The Best of E.E. Doc Smith. Classic Adventures in Space By One of SF’s Great Originals

Suddenly the great tree bent over and lashed out against both animals. It transfixed them with its thorns, which the

watchers now saw were both needle-pointed and barbed. It ripped at them with its long branches, which were in fact

highly lethal spears. The broad leaves, equipped with sucking discs, wrapped themselves around the hopelessly

impaled victims. The long, slender twigs or tendrils, each of which now had an eye at its extremity, waved about at a

safe distance.

After absorbing all of the two gladiators that was absorbable, the tree resumed its former position, motionless in

all its strange, outlandish beauty.

Dorothy licked her lips, which were almost as white as her face. “I think I’m going to be sick,” she remarked,

conversationally.

“No you aren’t.” Seaton tightened his arm. “Chin up, ace.”

“Okay, chief. Maybe not-this time.” Color began to reappear on her cheeks. “But Dick, will you please blow up that

horrible tree? It wouldn’t be so bad if it were ugly, like the rest of the things, but it’s so beautiful!”

“I sure will. I think we’d better get out of here. This is no place to start a copper mine, even if there’s any copper

here, which there probably isn’t. . . . It is X, DuQuesne, isn’t it?”
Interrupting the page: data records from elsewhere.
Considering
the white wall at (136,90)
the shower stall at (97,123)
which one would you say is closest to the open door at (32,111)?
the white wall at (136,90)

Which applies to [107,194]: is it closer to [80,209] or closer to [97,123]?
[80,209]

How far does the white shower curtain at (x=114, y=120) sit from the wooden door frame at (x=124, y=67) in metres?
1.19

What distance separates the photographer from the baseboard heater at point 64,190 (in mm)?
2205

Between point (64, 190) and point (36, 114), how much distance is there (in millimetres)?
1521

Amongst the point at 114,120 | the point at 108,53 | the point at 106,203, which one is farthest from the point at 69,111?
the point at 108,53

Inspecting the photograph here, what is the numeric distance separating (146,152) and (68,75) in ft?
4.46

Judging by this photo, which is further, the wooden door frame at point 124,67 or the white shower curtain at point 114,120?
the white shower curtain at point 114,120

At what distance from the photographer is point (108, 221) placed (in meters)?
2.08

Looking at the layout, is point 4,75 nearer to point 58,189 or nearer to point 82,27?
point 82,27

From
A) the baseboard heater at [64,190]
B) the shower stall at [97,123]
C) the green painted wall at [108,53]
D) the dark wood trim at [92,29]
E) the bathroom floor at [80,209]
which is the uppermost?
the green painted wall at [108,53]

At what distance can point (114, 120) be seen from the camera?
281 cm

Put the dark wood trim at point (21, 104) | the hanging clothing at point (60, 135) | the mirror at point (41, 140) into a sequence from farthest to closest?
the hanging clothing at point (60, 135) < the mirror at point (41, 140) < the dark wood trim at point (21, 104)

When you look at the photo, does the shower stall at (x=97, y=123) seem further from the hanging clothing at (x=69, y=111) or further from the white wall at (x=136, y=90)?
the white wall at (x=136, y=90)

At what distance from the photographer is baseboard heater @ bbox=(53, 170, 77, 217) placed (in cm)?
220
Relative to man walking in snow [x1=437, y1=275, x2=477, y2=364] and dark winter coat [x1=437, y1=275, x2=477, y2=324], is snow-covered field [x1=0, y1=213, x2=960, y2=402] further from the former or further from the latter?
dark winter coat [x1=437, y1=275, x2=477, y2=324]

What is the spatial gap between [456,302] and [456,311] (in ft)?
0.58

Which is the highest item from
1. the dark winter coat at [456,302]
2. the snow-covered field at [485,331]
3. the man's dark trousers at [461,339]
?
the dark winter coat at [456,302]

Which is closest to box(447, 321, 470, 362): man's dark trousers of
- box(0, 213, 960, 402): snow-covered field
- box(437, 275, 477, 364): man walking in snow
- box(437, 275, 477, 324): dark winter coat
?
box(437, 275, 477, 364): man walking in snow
“Yes. Ninety-nine plus per cent, at least.”

“That reminds me.” Seaton turned to DuQuesne, band outstretched. “You squared it, Blackie. Say the word the war’s

all off.”

DuQuesne ignored the hand. “Not on my side,” he said evenly. “I act as one of the party as long as I’m with you.

When we get back, however, I still intend to take both of you out of circulation.” He went to his room.

“Well, I’ll be a . . . ” Seaton bit off a word. “He ain’t a man-he’s a cold-blooded fish!”

“He’s a machine–a robot,” Margaret declared. “I always thought so, and now I know it!”

“We’ll pull his cork when we get back,” Seaton said. “He asked for it-we’ll give him both barrels!”

Crane went to the board, and soon they were approaching another planet, which was surrounded by a dense fog.

Descending slowly, they found it to be a mass of boiling hot steam and rank vapor, under enormous pressure.

The next planet looked barren and dead. Its atmosphere was clear, but of a peculiar yellowish-green color. Analysis

showed over ninety per cent chlorine. No life of any Earthly type could exist naturally upon such a world and a

search for copper, even in space-suits, would be extremely difficult if not impossible.

“Well,” Seaton said, as they were once more in space, “We’ve got copper enough to visit quite a few more solar

systems if we have to. But there’s a nice, hopeful-looking planet right over there. It may be the one we’re looking

for.”

Arriving in the belt of atmosphere, they tested it as before and found it satisfactory.

They descended rapidly, over a large city set in the middle of a vast, level, beautifully planted plain. As they

watched, the city vanished and became a mountain summit, with valleys falling away on all sides as far as the eye

could reach.

“Huh! I never saw a mirage like that before!” Seaton exclaimed. “But we’ll land, if we finally have to swim!” The ship

landed gently upon the summit, its occupants more than half expecting the mountain to disappear beneath them.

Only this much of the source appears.